=== TASK DIRECTIONS ===
Rewrite the entries below, swapping "spectator in stands" for "fan in the stands" and leaving everything else unchanged.
-------- RECORDED INFORMATION
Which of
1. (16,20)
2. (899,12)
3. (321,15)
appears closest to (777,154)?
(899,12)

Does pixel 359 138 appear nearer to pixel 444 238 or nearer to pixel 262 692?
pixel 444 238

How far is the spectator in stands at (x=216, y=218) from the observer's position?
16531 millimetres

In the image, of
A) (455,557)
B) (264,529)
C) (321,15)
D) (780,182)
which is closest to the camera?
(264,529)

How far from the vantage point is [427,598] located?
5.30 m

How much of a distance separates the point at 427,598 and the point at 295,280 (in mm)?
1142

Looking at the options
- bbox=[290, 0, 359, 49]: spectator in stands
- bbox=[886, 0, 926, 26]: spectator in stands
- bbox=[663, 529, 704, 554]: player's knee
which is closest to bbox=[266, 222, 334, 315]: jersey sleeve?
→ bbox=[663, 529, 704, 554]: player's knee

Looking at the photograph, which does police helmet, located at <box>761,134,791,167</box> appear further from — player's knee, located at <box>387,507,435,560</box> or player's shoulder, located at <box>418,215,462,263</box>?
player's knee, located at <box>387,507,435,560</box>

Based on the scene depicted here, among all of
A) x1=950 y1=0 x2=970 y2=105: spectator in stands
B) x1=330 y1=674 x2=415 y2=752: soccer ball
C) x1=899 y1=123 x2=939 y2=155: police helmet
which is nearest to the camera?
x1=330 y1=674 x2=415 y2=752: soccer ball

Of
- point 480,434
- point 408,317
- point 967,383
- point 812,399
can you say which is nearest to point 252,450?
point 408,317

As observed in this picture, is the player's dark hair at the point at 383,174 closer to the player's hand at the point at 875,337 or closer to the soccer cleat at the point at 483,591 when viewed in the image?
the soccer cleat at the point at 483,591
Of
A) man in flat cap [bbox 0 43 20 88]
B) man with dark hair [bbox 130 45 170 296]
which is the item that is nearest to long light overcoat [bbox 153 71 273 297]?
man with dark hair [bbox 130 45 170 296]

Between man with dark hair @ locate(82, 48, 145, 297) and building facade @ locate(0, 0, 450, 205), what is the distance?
----------------
=== EXPECTED ANSWER ===
Which of
1. (16,20)
2. (899,12)
3. (321,15)
appears closest to (777,154)?
(899,12)

Does pixel 359 138 appear nearer to pixel 444 238 or nearer to pixel 262 692?
pixel 444 238

How far is the fan in the stands at (x=216, y=218) from the observer's position?
16531 millimetres

In the image, of
A) (455,557)
B) (264,529)
C) (321,15)
D) (780,182)
which is closest to the camera?
(264,529)

How far from the vantage point is [427,598] located?
5.30 m

How much of a distance separates the point at 427,598 and the point at 295,280 (in mm)?
1142

Looking at the options
- bbox=[290, 0, 359, 49]: fan in the stands
- bbox=[886, 0, 926, 26]: fan in the stands
- bbox=[663, 529, 704, 554]: player's knee
which is closest to bbox=[266, 222, 334, 315]: jersey sleeve?
→ bbox=[663, 529, 704, 554]: player's knee

Looking at the photograph, which does police helmet, located at <box>761,134,791,167</box> appear further from — player's knee, located at <box>387,507,435,560</box> or player's shoulder, located at <box>418,215,462,263</box>?
player's knee, located at <box>387,507,435,560</box>

Based on the scene depicted here, among all of
A) x1=950 y1=0 x2=970 y2=105: fan in the stands
B) x1=330 y1=674 x2=415 y2=752: soccer ball
C) x1=899 y1=123 x2=939 y2=155: police helmet
which is nearest to the camera?
x1=330 y1=674 x2=415 y2=752: soccer ball

Of
- point 480,434
- point 408,317
- point 967,383
- point 812,399
can you say which is nearest to point 252,450?
point 408,317

As observed in this picture, is the player's dark hair at the point at 383,174 closer to the player's hand at the point at 875,337 or closer to the soccer cleat at the point at 483,591 when viewed in the image?
the soccer cleat at the point at 483,591
Of
A) man in flat cap [bbox 0 43 20 88]
B) man with dark hair [bbox 130 45 170 296]
which is the item that is nearest to long light overcoat [bbox 153 71 273 297]?
man with dark hair [bbox 130 45 170 296]

Between man with dark hair @ locate(82, 48, 145, 297) and building facade @ locate(0, 0, 450, 205), what is the distance?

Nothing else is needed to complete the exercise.